Kempten
Kürzere Eingriffe und weniger Belastung

Herzkranke Patienten erfahren ab sofort nicht mehr nur in Ulm und München umfassende Hilfe, sondern auch in der Region. Gestern wurde in Kempten das «Elektrophysiologische Zentrum Allgäu» aus der Taufe gehoben - eine Kooperation zwischen dem Klinikum Kempten-Oberallgäu und dem Medizinischen Versorgungszentrum Allgäu. Die ärztliche Leitung obliegt dem Herzspezialisten Dr. Martin Karch. Der 45-jährige Privatdozent am Herzzentrum der Uniklinik München steht dem elfköpfigen Kardiologenteam in Kempten vor.

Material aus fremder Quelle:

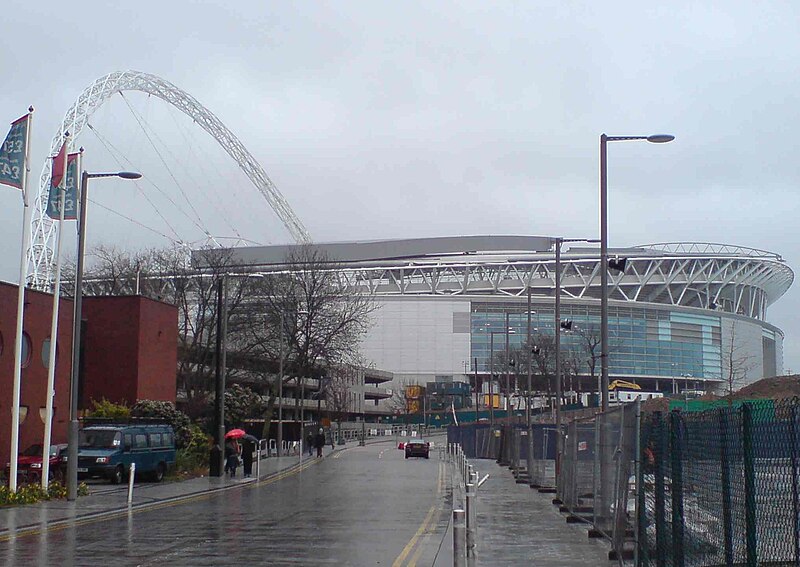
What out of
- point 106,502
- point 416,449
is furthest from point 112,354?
point 416,449

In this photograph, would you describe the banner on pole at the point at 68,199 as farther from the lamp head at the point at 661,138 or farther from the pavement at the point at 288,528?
the lamp head at the point at 661,138

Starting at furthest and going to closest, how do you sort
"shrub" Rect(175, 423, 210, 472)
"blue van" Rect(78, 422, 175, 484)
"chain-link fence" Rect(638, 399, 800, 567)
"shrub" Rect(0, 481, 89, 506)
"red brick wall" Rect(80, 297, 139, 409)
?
"red brick wall" Rect(80, 297, 139, 409) → "shrub" Rect(175, 423, 210, 472) → "blue van" Rect(78, 422, 175, 484) → "shrub" Rect(0, 481, 89, 506) → "chain-link fence" Rect(638, 399, 800, 567)

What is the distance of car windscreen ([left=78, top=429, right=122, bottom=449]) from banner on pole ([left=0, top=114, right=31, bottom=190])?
11.2 metres

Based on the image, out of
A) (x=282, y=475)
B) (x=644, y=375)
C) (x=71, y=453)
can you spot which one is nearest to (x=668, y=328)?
(x=644, y=375)

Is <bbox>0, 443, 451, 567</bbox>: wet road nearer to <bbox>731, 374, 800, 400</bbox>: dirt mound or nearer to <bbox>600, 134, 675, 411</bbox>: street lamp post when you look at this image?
<bbox>600, 134, 675, 411</bbox>: street lamp post

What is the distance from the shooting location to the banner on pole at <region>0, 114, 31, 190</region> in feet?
85.4

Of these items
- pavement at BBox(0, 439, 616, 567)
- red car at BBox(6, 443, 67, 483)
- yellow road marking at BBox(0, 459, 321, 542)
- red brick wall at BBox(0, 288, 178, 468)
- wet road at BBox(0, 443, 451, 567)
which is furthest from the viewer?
red brick wall at BBox(0, 288, 178, 468)

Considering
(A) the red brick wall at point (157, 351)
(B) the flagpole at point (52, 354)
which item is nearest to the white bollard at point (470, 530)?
(B) the flagpole at point (52, 354)

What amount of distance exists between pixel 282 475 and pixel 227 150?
90385 millimetres

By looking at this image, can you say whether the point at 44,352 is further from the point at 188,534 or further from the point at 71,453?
the point at 188,534

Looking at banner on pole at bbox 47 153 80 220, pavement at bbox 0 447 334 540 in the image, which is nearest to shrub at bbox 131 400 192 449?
pavement at bbox 0 447 334 540

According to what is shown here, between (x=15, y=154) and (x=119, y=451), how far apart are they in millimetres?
12159

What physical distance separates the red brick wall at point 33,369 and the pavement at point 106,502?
5.79 metres

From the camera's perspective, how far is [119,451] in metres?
34.4
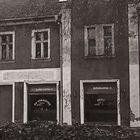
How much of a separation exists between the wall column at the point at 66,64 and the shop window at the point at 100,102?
3.34 ft

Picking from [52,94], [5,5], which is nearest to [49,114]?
[52,94]

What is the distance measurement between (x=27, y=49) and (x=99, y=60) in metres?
5.13

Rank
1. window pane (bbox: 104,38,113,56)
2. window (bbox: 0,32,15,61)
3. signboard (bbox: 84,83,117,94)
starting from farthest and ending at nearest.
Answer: window (bbox: 0,32,15,61), window pane (bbox: 104,38,113,56), signboard (bbox: 84,83,117,94)

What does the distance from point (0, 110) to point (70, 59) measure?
20.0 ft

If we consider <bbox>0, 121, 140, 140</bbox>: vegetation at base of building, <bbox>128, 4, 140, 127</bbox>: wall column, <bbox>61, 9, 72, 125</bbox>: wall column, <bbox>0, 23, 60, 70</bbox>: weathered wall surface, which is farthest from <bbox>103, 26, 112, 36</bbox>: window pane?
<bbox>0, 121, 140, 140</bbox>: vegetation at base of building

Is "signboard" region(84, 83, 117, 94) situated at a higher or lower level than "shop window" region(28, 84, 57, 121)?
higher

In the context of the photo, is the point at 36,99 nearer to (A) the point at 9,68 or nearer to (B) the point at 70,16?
(A) the point at 9,68

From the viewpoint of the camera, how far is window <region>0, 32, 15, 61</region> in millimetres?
27156

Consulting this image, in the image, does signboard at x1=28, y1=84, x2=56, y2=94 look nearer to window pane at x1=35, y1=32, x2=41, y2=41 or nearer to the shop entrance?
the shop entrance

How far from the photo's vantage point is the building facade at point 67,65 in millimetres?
23828

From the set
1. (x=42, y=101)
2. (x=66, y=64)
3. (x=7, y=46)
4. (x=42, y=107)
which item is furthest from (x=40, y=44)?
(x=42, y=107)

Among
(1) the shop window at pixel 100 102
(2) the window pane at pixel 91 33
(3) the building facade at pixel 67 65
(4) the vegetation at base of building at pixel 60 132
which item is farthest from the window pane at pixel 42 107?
(4) the vegetation at base of building at pixel 60 132

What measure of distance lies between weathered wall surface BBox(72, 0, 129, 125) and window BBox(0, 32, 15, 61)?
4.72m

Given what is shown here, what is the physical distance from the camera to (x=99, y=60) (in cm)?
2428
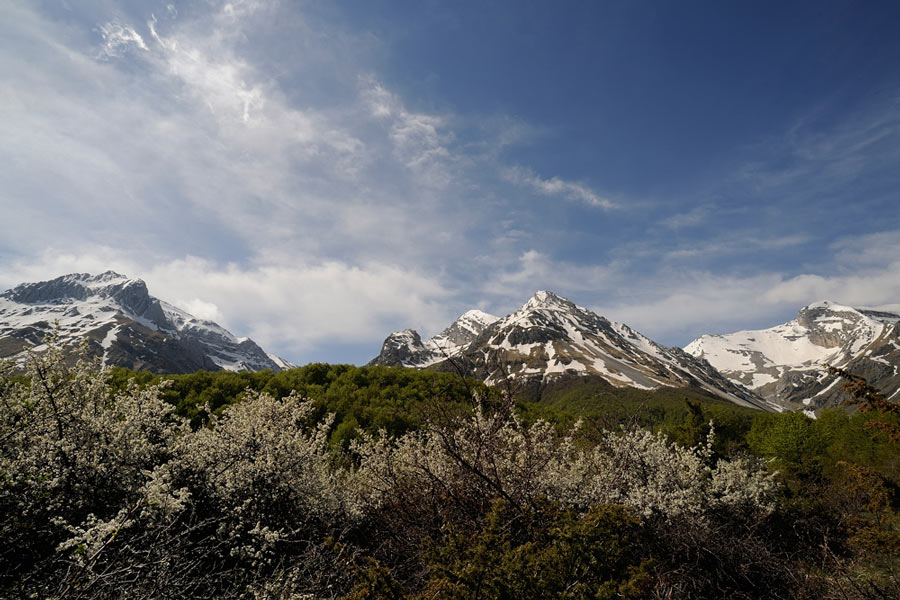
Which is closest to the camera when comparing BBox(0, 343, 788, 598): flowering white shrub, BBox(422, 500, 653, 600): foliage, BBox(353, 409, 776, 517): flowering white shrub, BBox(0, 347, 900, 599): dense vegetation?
BBox(422, 500, 653, 600): foliage

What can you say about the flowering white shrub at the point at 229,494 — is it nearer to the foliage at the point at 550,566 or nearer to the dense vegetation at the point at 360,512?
the dense vegetation at the point at 360,512

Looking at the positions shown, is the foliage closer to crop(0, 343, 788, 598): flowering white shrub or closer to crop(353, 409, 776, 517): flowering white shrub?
crop(0, 343, 788, 598): flowering white shrub

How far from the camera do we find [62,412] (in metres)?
8.16

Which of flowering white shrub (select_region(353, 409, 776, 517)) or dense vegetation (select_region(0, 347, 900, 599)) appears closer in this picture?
dense vegetation (select_region(0, 347, 900, 599))

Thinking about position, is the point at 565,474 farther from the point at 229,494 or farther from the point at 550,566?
the point at 229,494

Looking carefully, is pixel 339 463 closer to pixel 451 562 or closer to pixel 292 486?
pixel 292 486

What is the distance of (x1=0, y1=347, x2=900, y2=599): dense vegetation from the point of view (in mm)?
4891

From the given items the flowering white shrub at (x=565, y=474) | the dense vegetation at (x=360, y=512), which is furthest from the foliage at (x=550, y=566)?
the flowering white shrub at (x=565, y=474)

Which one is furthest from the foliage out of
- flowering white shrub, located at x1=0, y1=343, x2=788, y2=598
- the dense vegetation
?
flowering white shrub, located at x1=0, y1=343, x2=788, y2=598

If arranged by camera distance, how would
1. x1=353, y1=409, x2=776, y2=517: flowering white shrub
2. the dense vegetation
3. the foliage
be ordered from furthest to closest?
x1=353, y1=409, x2=776, y2=517: flowering white shrub < the dense vegetation < the foliage

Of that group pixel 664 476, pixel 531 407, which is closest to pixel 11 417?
pixel 664 476

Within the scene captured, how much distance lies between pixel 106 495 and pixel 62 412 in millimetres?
2017

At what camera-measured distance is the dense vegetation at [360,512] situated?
4891mm

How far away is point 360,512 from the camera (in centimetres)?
1205
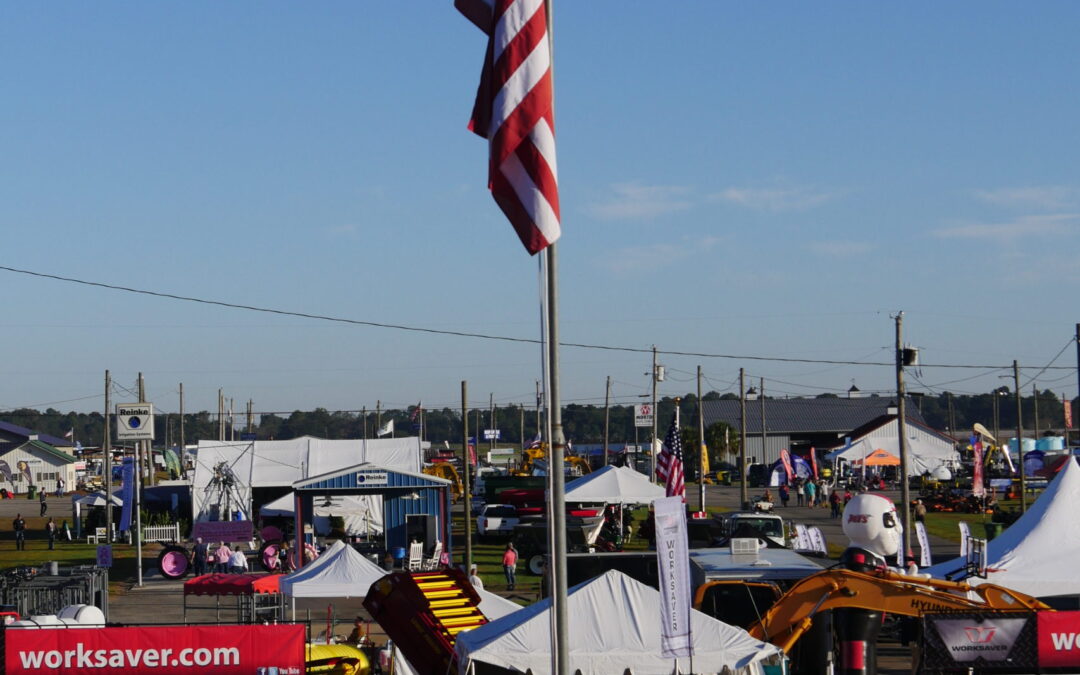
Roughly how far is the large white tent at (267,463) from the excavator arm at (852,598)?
107 feet

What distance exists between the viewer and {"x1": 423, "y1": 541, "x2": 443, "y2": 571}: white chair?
35.8 metres

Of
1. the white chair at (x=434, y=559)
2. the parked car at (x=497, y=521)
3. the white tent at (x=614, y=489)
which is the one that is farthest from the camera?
the parked car at (x=497, y=521)

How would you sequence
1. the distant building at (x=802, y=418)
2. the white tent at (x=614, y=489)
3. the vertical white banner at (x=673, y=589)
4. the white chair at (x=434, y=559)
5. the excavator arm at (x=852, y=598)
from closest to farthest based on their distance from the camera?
the vertical white banner at (x=673, y=589) → the excavator arm at (x=852, y=598) → the white chair at (x=434, y=559) → the white tent at (x=614, y=489) → the distant building at (x=802, y=418)

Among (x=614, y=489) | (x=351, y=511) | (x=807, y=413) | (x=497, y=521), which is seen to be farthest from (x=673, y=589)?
(x=807, y=413)

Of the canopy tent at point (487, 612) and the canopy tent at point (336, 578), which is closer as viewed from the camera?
the canopy tent at point (487, 612)

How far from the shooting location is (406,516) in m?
41.5

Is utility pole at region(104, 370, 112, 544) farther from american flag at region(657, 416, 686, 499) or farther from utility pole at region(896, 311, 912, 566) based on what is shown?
utility pole at region(896, 311, 912, 566)

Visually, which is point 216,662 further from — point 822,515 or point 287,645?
point 822,515

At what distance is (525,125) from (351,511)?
1541 inches

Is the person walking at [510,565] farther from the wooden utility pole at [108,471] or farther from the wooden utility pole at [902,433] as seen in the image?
the wooden utility pole at [108,471]

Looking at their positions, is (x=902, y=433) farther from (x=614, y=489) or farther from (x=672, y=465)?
A: (x=614, y=489)

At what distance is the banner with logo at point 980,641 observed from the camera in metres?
16.7

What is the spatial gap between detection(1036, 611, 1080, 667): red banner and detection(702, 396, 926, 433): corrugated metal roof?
87441mm

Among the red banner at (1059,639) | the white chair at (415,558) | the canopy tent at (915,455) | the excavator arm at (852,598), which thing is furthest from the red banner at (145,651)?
the canopy tent at (915,455)
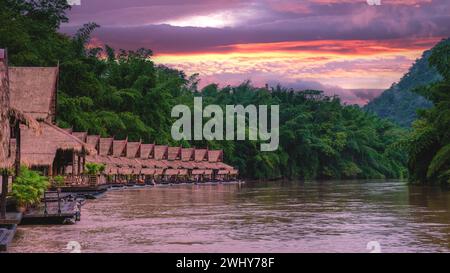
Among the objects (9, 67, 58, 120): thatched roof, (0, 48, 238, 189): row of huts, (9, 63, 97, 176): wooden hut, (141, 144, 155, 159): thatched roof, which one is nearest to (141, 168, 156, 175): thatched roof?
(0, 48, 238, 189): row of huts

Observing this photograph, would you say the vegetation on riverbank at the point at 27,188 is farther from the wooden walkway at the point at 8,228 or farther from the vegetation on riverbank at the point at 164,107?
the vegetation on riverbank at the point at 164,107

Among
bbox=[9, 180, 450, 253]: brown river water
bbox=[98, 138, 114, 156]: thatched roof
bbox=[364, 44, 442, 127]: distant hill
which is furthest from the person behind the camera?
bbox=[364, 44, 442, 127]: distant hill

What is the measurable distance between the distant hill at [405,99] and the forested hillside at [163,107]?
1005 inches

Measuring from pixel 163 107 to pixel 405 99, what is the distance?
8423cm

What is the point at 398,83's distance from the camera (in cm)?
15662

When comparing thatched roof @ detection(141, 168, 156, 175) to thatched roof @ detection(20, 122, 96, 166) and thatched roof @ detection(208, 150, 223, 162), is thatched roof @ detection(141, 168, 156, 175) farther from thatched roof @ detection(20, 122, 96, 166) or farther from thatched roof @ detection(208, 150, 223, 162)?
thatched roof @ detection(20, 122, 96, 166)

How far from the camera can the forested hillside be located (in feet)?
188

Karch sei unter sieben Bewerbern ausgewählt worden, weil er neben seinen fundierten fachlichen Kenntnissen insbesondere durch seine Persönlichkeit bestochen habe, betonte Dr. Franz Heigl, Leiter des Medizinischen Versorgungszentrums (Robert-Weixler-Straße). Zur Diagnostik und Therapie von Herzrhythmusstörungen habe man bereits im Jahr 2003 die sogenannte invasive Rhythmologie aufgebaut. Die kardiale Elektrophysiologie eröffne nun ein weiteres Spektrum, auch schwerste Störungen vor Ort zu behandeln, so Heigl. Stichworte seien Elektrotherapie, Herzschrittmacher und Verödungstherapie (Katheterablation).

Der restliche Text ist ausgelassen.